* **Selected extract**
Thank you notes for condolence cards: Yea or nay?

Miss Manners and Emily Post both say “Yea.” One should write thank you notes for condolence cards received.

I can’t imagine a more onerous thing for a bereaved family. I’m kind of stickler for the formalities – handwritten thank you notes for gifts, etc. – but the past three times I’ve experienced deaths in my family (all out of town – no need for a local obituary), I’ve been reluctant to let it be known of my loss, because I did not want to be burdened with writing thank you notes for condolence cards.

When my mom died, I did send thank yous to everyone who wrote a personal note of condolence, and of course for flowers, gifts of food, etc., etc. I ended up not acknowledging sympathy cards signed with a name and perhaps “So sorry for your loss,” not because I was making judgments but because I…never got around to it. I truly appreciated those cards, so I felt guilty about it, to boot.

If you send a condolence card, do you expect a written thank you note? If you receive condolence cards, do you send written thank you notes?

It seems like once a month we have a death in our office and a manila envelope is shuttled around where we sign the card, throw in some money, and cross our name off of the list. A couple weeks later, a thank you card is given and we have another manila envelope shuttled around the office where we read it, cross our name off the list and hope not to be stuck with it by being the last to receive it.

The whole thing is a etiquette pain in the ass. I wouldn’t want to be the jerk to be the first not to send the thank you card, but I hate it with a passion.

No. I’ve received a couple of thank-you notes though, and with such thoughtful comments that I felt like I needed to send another note in response. Where does it end? :slight_smile:

Yes.

Yes.

Just a thank you note is sufficient, however.

* **Exercises to complete**
**a)** In the condolence-note thread, which two etiquette authorities say thank-you notes should be written for condolence cards?
**b)** Retype the part of the condolence-note thread that opens with the words containing "When my mom" and closes with "thank you notes?".
Use only the condolence-note thread as your source.

* **Data provided**
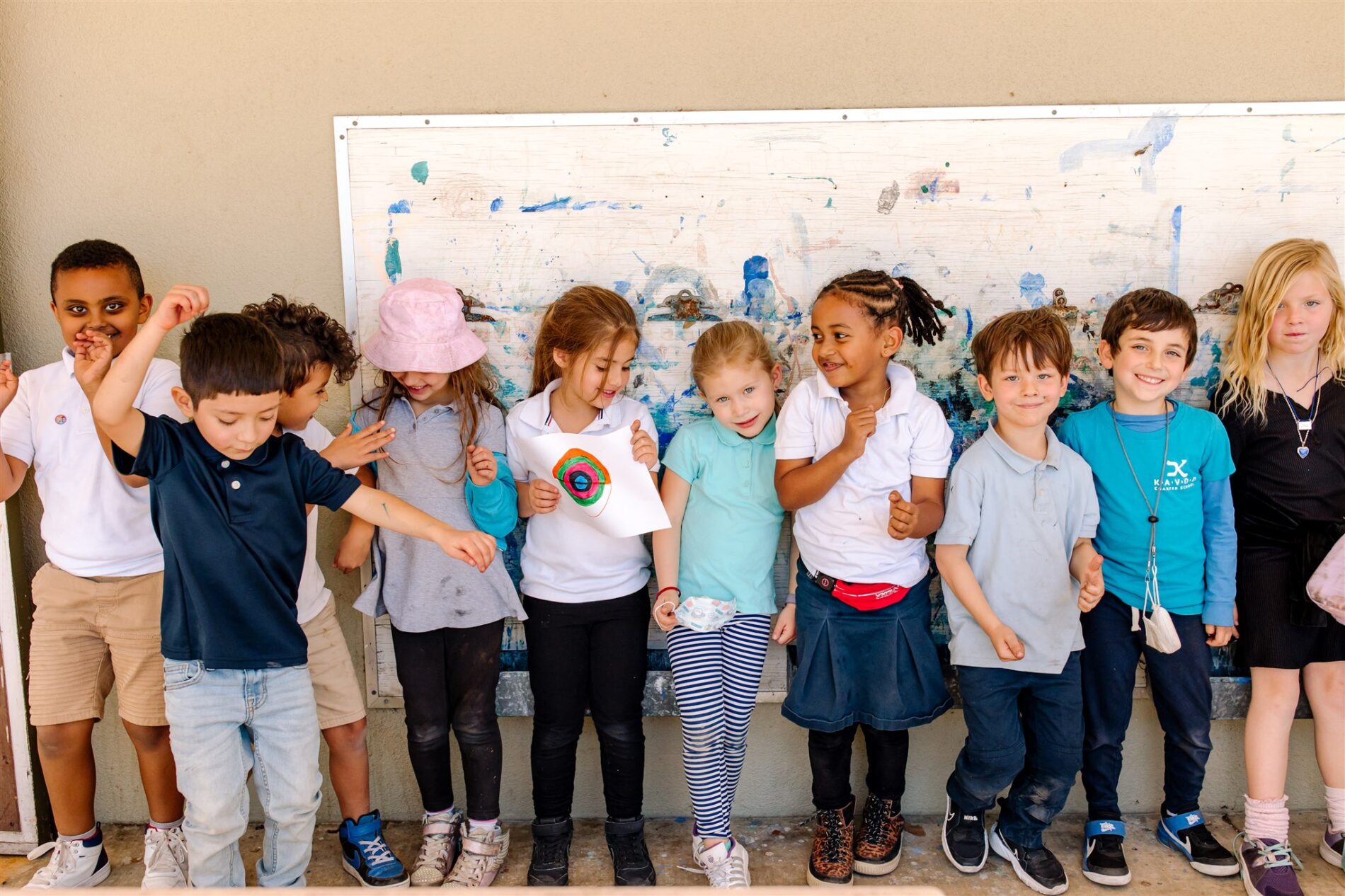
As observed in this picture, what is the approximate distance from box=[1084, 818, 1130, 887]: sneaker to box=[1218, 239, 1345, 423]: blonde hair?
46.0 inches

* **Outputs by task**
**a)** Miss Manners and Emily Post.

**b)**
When my mom died, I did send thank yous to everyone who wrote a personal note of condolence, and of course for flowers, gifts of food, etc., etc. I ended up not acknowledging sympathy cards signed with a name and perhaps “So sorry for your loss,” not because I was making judgments but because I…never got around to it. I truly appreciated those cards, so I felt guilty about it, to boot.

If you send a condolence card, do you expect a written thank you note? If you receive condolence cards, do you send written thank you notes?